Where are `at::_ops::***::call` implementations?

collinmccarthy · February 19, 2023, 7:30pm

Hi, I’m trying to understand where / how to find the CUDA implementations for various operators. Specifically, the _pad_enum op right now. In my code I call:

auto options =
    F::PadFuncOptions({/*left*/ 0, /*right*/ 0, /*top*/ 0, /*bottom*/ pad_prob_m})
        .mode(torch::kConstant)
        .value(0);
F::pad(tensor, options);

which calls at::_pad_enum(). In my version of libtorch (libtorch-cxx11-abi-shared-with-deps-1.13.1+cu117.zip), that implementation is in libtorch/include/ATen/ops/_pad_enum.h and calls at::_ops::_pad_enum::call(self, pad, mode, value). If I look at at::_ops::_pad_enum_ops.h I see this struct:

struct TORCH_API _pad_enum {
  using schema = at::Tensor (const at::Tensor &, at::IntArrayRef, int64_t, c10::optional<double>);
  using ptr_schema = schema*;
  // See Note [static constexpr char* members for windows NVCC]
  STATIC_CONSTEXPR_STR_INL_EXCEPT_WIN_CUDA(name, "aten::_pad_enum")
  STATIC_CONSTEXPR_STR_INL_EXCEPT_WIN_CUDA(overload_name, "")
  STATIC_CONSTEXPR_STR_INL_EXCEPT_WIN_CUDA(schema_str, "_pad_enum(Tensor self, int[] pad, int mode, float? value=None) -> Tensor")
  static at::Tensor call(const at::Tensor & self, at::IntArrayRef pad, int64_t mode, c10::optional<double> value);
  static at::Tensor redispatch(c10::DispatchKeySet dispatchKeySet, const at::Tensor & self, at::IntArrayRef pad, int64_t mode, c10::optional<double> value);
};

So my questions are:

Where is the underlying implementation here so I can look at the CUDA code?
If I set a breakpoint there with cuda-gdb, and build from source with Debug build type, will it build with nvcc -g -G and will I be able to hit my breakpoint? (I assume I can’t step into from, e.g. torch::nn::functional because of this dispatch mechanism)
Is there any documentation describing how things like these include files are generated and how these calls are dispatched so I can understand this all better and be able to find any CUDA code I want?

Thanks,
-Collin

eqy · February 20, 2023, 2:57am

Ah, I believe that’s a consequence of there being some codegen that happens between ATen ops and their underlying implementations, which could create some not-intended-for-human-consumption source files like _pad_enum.h to reduce code duplication at the expense of readability.
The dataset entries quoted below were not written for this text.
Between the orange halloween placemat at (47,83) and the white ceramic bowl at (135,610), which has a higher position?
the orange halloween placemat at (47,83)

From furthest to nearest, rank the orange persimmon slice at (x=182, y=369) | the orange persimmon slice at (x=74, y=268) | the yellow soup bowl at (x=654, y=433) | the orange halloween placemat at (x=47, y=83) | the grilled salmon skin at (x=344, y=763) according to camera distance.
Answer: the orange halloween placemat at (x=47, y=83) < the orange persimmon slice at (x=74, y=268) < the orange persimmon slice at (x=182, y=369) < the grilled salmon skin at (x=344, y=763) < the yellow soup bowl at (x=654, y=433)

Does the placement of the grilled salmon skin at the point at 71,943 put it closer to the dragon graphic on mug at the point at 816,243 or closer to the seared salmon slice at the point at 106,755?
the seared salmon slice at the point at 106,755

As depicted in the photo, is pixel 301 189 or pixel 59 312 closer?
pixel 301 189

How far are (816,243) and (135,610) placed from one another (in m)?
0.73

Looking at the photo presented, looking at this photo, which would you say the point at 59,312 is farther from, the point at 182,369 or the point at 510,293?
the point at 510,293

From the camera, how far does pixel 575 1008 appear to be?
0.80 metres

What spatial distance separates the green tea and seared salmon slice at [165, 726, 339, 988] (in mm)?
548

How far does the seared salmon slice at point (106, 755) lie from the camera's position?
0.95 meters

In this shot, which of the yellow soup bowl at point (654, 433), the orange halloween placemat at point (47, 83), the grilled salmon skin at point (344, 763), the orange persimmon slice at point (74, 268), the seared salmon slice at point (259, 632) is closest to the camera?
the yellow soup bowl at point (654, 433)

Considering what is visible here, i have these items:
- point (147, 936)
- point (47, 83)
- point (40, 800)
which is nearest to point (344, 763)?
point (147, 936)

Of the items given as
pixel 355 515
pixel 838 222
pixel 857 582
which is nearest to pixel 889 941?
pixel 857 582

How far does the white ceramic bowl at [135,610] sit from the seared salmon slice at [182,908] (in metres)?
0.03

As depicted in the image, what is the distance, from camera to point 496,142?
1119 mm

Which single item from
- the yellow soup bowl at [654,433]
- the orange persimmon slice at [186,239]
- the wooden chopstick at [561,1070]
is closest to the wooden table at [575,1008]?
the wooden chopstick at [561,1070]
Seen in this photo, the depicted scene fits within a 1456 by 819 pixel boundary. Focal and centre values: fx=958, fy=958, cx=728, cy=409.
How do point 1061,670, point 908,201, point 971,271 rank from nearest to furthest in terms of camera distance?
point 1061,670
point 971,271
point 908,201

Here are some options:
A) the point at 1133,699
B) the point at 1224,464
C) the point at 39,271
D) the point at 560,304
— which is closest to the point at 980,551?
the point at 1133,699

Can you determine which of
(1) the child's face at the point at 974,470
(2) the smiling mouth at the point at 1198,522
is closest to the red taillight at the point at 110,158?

I checked the git blame for that file which reveals this PR to be the last one to do major changes:

From there you can infer the underlying names are probably things like replicationpad and reflectionpad, which are probably implemented in the ATen/native/cuda/ directory e.g., for GPU:

github.com

pytorch/pytorch/blob/8f1c3c68d3aba5c8898bfb3144988aab6776d549/aten/src/ATen/native/cuda/ReflectionPad.cu

#define TORCH_ASSERT_ONLY_METHOD_OPERATORS
#include <ATen/core/Tensor.h>
#include <ATen/ceil_div.h>
#include <ATen/Dispatch.h>
#include <ATen/cuda/Atomic.cuh>
#include <ATen/cuda/detail/IndexUtils.cuh>
#include <ATen/cuda/CUDAContext.h>
#include <ATen/TensorUtils.h>
#include <ATen/Utils.h>

#ifndef AT_PER_OPERATOR_HEADERS
#include <ATen/Functions.h>
#include <ATen/NativeFunctions.h>
#else
#include <ATen/ops/empty.h>
#include <ATen/ops/zeros_like.h>
#include <ATen/ops/reflection_pad1d_native.h>
#include <ATen/ops/reflection_pad2d_native.h>
#include <ATen/ops/reflection_pad3d_native.h>
#include <ATen/ops/reflection_pad1d_backward_native.h>

This file has been truncated. show original

github.com

pytorch/pytorch/blob/8f1c3c68d3aba5c8898bfb3144988aab6776d549/aten/src/ATen/native/cuda/ReplicationPadding.cu

#define TORCH_ASSERT_ONLY_METHOD_OPERATORS
#include <ATen/core/Tensor.h>
#include <ATen/ceil_div.h>
#include <ATen/Dispatch.h>
#include <ATen/cuda/Atomic.cuh>
#include <ATen/cuda/detail/IndexUtils.cuh>
#include <ATen/cuda/CUDAContext.h>
#include <ATen/TensorUtils.h>
#include <ATen/Utils.h>
#include <c10/util/Exception.h>

#ifndef AT_PER_OPERATOR_HEADERS
#include <ATen/Functions.h>
#include <ATen/NativeFunctions.h>
#else
#include <ATen/ops/empty_like.h>
#include <ATen/ops/replication_pad1d_native.h>
#include <ATen/ops/replication_pad1d_backward_native.h>
#include <ATen/ops/replication_pad2d_native.h>
#include <ATen/ops/replication_pad2d_backward_native.h>

This file has been truncated. show original

In general understanding the dispatching mechanism entirely is a bit daunting (for me), so I typically just check git blame which would hopefully reveal when corresponding files have moved around in PRs or e.g., use a profiler like nsys nvprof to reveal the names of the kernels being called.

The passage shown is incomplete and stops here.